Услышав его слова, я мысленно выпила до дна бокал шампанского и выстрелила хлопушкой.

К предновогоднему коллективному ожиданию чуда добавились мои личные мечты: наступающий год наконец-то сулил радость, которая выглядела как встреча с любимым.

Мой настрой волшебной палочкой расцвечивал всё вокруг. В «Иронии судьбы» читался новый смысл, каждая игрушка на ёлке сияла новыми красками, а пузырьки в традиционном напитке кружились в танце под бой курантов.
После первого января, утонувшего в дымке усталости от бессонной ночи, наступило второе, а с ним приятное волнение сменилось тягостным предчувствием. За это время Кирилл никак не дал о себе знать. Он просто пропал. Я прибегла к запрещённому приёму — заглянула на его страницу в Facebook. Мне хотелось увидеть там какие-то признаки жизни — и они были замечены в виде «лайков» ко всем его постам от юной поклонницы молодого преподавателя истории. С удивлением я обнаружила, что обычно сдержанный Кирилл присутствовал на странице розовощёкой нимфы пространными комментариями и забавными эмодзи. На одном из фото, где девушка с удовольствием пила молочный коктейль, был отмечен мой друг. Интерес был взаимным.

«Глупость, это ничего не значит», — думала я, но холодный и умный скептик внутри уже выстроил логику в сюжете. Чтобы развеять или подтвердить сомнения, я решилась позвонить. Кирилл что-то неуверенно промямлил о своей занятости:
— Так что нашу встречу придётся перенести, — резюмировал он свою путаную речь.
Идеальное будущее, так чётко представлявшееся недавно, необратимо рушилось.
Мы начали без энтузиазма обсуждать какой-то рабочий проект. Каждое слово давалось мне с трудом. Наконец я весьма неуклюже перевела разговор в интересующее меня русло:
— Как у тебя с личным?
— Ты знаешь, неплохо, — бодро ответил Кирилл. — Дела налаживаются.
— М-м-м-м… — протянула я. — Рада за тебя.
Мои самые неприятные догадки подтверждались.
Наступила пауза. Она длилась несколько секунд, но мне показалась вечностью. Несбывшиеся мечты выходили слезами. Я пыталась бороться. Но эмоции были сильнее.
Задыхаясь, я сказала:
— Мне кажется, я была влюблена.
«Кажется» смягчало удар и спасало моё самолюбие.
— Мы не давали друг другу повода, — сомнения в голосе Кирилла не улавливалось.
— Твои слова о том, что ты хотел бы быть мужчиной моей семьи, — я вытащила свой единственный козырь.
— Не помню такого. Наверное, это была шутка.
Из всех возможных ответов Кирилл выбрал самый жестокий и, пожалуй, далеко не самый правдивый.
— Понятно, — булькнула я. — Пока.

За окном в свете фонарей кружились крупные хлопья снега, ещё полчаса назад казавшиеся мне сказочными предвестниками счастья, а сейчас потерявшие свою магию.
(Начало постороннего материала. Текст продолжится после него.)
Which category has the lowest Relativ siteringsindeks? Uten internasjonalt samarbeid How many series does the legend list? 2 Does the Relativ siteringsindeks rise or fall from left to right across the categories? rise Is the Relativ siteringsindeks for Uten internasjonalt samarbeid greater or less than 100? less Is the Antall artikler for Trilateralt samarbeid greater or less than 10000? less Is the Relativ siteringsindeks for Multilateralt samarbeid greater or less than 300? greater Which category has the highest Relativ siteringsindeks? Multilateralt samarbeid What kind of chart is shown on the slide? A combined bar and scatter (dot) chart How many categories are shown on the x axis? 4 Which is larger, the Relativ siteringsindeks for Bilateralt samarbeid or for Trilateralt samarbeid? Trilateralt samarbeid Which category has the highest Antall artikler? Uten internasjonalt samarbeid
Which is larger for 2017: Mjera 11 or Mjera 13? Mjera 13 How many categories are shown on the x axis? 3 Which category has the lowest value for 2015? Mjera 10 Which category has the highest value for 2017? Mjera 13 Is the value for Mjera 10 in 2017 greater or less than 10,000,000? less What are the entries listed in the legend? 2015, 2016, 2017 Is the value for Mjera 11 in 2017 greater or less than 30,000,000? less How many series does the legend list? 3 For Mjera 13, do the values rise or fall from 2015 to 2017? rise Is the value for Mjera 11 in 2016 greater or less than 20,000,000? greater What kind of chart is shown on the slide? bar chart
Мозг лихорадочно придумывал одно лекарство за другим: «Выбрал субретку вместо королевы», «Он просто боится», «Всё, что ни делается, — к лучшему».
Ничего не помогало — в области сердца пульсировала боль, острая, как при переломе. Наложить повязку было невозможно. Целебных мазей от этого недуга тоже не придумали.

Я взяла из книжного шкафа открытку, подписанную его рукой, и изорвала её в мелкие клочки. Идиллическая южная страна была смыта в канализацию. Облегчения не последовало.

Включив дремавший ноутбук, я около часа бесцельно нажимала вкладки. На столе лежала колода карт, но у меня не было к ним вопросов.
Открыв YouTube, я набрала в строке поискового запроса «Золотой век» и нажала на первую ссылку.

В зале на троне сидела королева, её лицо и одежды были прекрасны. В толпе придворных она искала одного-единственного, но он не смотрел на неё, увлечённо танцуя с юной фрейлиной. Холод мраморных плит вползал королеве под кожу, она сама становилась мрамором. Вместе с этим исчезали желания, страсти, оставалась только пустота.